Para avivar la polémica, Tamayo cita al desarrollador japonés Hideo Kojima, uno de los padres del videojuego moderno, quien dice que “un videojuego debería asegurarse de que las cien personas que juegan con él disfruten. Es como una especie de servicio. No es arte. Pero creo que la forma de ofrecer el servicio es un estilo artístico, un tipo de arte”.
Más allá de lo comercial
“El videojuego, a diferencia de todos los otros medios, es interactivo. Eres tú el que ejecuta las acciones y eso genera una sensación distinta”, dice Luis Wong, docente de la especialidad de Apps y Videojuegos, de la Universidad de Lima, y cofundador de Leap Game Studios. “Entonces, está en la pericia del equipo desarrollador explotar eso. Hay muchos ejemplos pero, para ser concreto, hay un juego llamado “Spec Ops: The Line”, que durante las primeras cinco horas tú lo juegas como si fuera un juego de guerra, como “Call of Duty”, vas disparando y matando soldados, etc., pero llega una escena en la que tienes que utilizar un arma para eliminar a ciertos enemigos, una cosa muy extraña, y una vez que lo haces, ves todo lo que has hecho anteriormente, y te das cuenta de que aquello no tiene mucho sentido, y ahí el juego te empieza a interpelar. Entonces, la segunda mitad del juego es la interpelación de todo lo que hiciste en la primera… Eso es algo que no te ofrece ningún arte”, comenta.
Así, más allá de la apuesta por el hiperrealismo de los videojuegos comerciales, Wong destaca el trabajo de los desarrolladores independientes, de los estudios más pequeños que ahora, con la democratización de las herramientas, están arriesgándose a hacer cosas distintas, como el juego francés “Dordogne” (2023), que es una exploración del mundo de la infancia y los personajes parecen salidos de un cuadro de acuarelas.
En esa línea indie, el estudio de Wong, en coproducción con Hermanos Magia, creó en el 2020, el juego “Arrog”, que aborda el tema del duelo y la aceptación de la muerte, una experiencia en blanco y negro, de 30 minutos, que ha recibido premios en el Perú, Brasil, Estados Unidos y España.

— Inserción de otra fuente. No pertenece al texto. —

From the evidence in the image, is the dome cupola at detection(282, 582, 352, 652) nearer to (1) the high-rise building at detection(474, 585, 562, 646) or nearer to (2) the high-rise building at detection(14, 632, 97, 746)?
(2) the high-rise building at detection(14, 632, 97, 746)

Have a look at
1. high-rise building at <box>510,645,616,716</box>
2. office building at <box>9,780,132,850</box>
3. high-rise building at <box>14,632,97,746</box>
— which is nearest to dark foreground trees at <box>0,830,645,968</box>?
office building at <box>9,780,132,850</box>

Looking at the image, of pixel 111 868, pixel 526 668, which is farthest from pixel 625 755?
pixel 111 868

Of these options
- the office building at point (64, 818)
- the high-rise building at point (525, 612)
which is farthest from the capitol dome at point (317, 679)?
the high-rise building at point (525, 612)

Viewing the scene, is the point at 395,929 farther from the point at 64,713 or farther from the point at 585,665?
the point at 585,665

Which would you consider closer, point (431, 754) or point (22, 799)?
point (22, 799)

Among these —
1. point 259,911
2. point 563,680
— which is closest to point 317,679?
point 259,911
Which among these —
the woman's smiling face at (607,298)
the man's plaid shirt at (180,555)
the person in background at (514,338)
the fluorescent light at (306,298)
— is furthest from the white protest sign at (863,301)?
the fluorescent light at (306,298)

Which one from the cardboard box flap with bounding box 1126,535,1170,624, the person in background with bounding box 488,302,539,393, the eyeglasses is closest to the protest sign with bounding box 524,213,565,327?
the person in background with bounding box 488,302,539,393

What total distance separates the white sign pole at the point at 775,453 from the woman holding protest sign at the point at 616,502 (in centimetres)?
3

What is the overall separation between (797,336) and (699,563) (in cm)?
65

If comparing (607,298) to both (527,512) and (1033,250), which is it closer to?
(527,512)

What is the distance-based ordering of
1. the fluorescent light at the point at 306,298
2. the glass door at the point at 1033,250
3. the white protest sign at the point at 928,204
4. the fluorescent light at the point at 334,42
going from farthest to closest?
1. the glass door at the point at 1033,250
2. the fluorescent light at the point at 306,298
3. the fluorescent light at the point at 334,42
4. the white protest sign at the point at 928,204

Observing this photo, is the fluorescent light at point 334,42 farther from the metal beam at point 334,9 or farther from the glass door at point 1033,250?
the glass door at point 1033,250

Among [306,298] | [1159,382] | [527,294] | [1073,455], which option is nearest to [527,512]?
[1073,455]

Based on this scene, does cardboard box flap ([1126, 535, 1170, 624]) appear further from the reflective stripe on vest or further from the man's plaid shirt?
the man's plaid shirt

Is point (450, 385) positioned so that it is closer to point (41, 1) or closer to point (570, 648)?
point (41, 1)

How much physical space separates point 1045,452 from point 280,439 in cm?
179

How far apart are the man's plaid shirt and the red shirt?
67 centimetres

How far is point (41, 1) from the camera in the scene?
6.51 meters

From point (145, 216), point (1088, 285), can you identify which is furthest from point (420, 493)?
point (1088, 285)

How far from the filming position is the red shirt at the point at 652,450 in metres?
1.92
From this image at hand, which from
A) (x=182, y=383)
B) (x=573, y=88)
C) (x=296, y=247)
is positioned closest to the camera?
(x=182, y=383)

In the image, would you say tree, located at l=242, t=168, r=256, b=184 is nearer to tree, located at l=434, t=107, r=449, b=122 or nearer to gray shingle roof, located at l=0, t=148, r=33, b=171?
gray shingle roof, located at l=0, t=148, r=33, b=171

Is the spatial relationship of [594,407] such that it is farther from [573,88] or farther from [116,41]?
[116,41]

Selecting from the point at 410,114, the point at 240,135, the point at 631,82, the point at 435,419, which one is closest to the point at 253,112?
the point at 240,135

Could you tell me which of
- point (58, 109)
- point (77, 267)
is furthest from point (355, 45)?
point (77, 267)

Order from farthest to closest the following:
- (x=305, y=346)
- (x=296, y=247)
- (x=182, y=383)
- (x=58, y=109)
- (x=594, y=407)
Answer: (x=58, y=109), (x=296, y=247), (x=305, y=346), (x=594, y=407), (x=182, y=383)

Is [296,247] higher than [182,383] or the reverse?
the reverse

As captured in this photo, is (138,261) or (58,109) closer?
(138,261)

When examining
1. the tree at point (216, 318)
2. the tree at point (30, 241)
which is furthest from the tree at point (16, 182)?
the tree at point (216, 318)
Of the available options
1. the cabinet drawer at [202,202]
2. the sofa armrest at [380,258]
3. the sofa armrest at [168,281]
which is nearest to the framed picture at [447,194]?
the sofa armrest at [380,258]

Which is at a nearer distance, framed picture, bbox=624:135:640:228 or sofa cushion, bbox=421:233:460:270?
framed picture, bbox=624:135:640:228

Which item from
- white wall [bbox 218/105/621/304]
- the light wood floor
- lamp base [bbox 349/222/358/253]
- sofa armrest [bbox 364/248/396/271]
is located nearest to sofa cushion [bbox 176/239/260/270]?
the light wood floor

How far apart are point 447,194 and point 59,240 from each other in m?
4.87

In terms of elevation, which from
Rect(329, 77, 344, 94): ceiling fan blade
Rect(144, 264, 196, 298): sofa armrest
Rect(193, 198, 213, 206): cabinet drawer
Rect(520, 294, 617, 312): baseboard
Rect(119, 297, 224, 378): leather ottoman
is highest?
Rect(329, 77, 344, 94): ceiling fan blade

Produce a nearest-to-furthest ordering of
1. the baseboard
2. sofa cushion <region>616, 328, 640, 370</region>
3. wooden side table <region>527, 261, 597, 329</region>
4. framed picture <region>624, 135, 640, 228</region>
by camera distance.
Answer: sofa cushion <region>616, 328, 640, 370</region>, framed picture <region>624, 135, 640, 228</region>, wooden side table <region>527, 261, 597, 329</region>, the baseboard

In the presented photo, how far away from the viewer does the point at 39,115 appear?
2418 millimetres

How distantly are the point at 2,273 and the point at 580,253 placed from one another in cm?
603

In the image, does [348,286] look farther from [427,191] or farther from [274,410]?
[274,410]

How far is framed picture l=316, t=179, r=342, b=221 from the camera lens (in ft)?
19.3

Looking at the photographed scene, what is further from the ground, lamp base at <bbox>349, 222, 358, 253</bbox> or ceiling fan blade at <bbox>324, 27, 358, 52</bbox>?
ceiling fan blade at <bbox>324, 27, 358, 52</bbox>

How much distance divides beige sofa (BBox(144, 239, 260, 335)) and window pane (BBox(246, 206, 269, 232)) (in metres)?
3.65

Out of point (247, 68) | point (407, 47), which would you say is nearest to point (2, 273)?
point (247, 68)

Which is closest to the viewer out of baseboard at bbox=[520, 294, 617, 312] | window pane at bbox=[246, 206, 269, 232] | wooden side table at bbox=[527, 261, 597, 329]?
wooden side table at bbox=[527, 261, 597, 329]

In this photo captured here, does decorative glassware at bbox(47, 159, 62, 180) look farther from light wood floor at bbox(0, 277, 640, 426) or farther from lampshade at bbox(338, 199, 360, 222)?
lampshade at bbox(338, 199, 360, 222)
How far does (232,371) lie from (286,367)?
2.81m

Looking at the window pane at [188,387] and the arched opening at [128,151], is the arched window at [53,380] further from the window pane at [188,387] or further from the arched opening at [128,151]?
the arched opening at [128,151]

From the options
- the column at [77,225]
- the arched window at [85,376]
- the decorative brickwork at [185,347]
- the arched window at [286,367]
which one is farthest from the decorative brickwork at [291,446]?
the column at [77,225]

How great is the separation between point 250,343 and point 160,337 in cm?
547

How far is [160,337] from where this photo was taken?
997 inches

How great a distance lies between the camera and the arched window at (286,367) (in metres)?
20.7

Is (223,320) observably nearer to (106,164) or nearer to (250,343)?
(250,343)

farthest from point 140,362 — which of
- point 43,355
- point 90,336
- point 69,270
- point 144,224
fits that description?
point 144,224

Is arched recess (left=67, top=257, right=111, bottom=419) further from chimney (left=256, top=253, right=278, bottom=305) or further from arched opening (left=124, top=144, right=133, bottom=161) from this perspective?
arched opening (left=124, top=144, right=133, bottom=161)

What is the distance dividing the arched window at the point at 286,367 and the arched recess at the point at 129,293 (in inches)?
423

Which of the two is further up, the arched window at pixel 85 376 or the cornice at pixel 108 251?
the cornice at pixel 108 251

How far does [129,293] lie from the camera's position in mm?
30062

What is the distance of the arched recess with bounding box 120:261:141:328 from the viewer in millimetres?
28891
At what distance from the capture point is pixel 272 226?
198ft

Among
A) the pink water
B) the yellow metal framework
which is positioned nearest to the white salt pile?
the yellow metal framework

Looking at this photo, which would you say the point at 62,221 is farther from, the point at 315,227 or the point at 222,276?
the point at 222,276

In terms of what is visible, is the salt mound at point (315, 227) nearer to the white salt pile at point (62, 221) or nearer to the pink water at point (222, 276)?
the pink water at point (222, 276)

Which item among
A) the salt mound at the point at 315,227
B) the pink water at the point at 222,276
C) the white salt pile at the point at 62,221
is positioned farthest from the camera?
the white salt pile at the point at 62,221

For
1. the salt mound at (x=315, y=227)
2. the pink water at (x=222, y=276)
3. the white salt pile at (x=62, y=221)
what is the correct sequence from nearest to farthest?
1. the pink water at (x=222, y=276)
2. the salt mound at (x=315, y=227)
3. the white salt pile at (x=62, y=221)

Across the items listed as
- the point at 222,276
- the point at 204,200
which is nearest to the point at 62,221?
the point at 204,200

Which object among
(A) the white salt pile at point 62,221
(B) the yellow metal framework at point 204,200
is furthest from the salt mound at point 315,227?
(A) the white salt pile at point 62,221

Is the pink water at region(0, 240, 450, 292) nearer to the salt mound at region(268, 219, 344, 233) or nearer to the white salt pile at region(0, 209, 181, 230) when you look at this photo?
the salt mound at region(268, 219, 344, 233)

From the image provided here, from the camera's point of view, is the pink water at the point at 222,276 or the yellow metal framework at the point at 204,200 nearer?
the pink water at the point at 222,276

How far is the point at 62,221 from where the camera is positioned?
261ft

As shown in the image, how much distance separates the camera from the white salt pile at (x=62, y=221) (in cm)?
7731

Mientras Mario Bros —el pequeño fontanero que vuelve ahora al cine— ha sido el símbolo de los avances tecnológicos de las consolas de Nintendo y ha pasado del 2D al 3D, a lo largo de 40 años, las gráficas y estéticas de los videojuegos se amplían y diversifican en el amplio abanico del arte contemporáneo, un arte en constante estado play.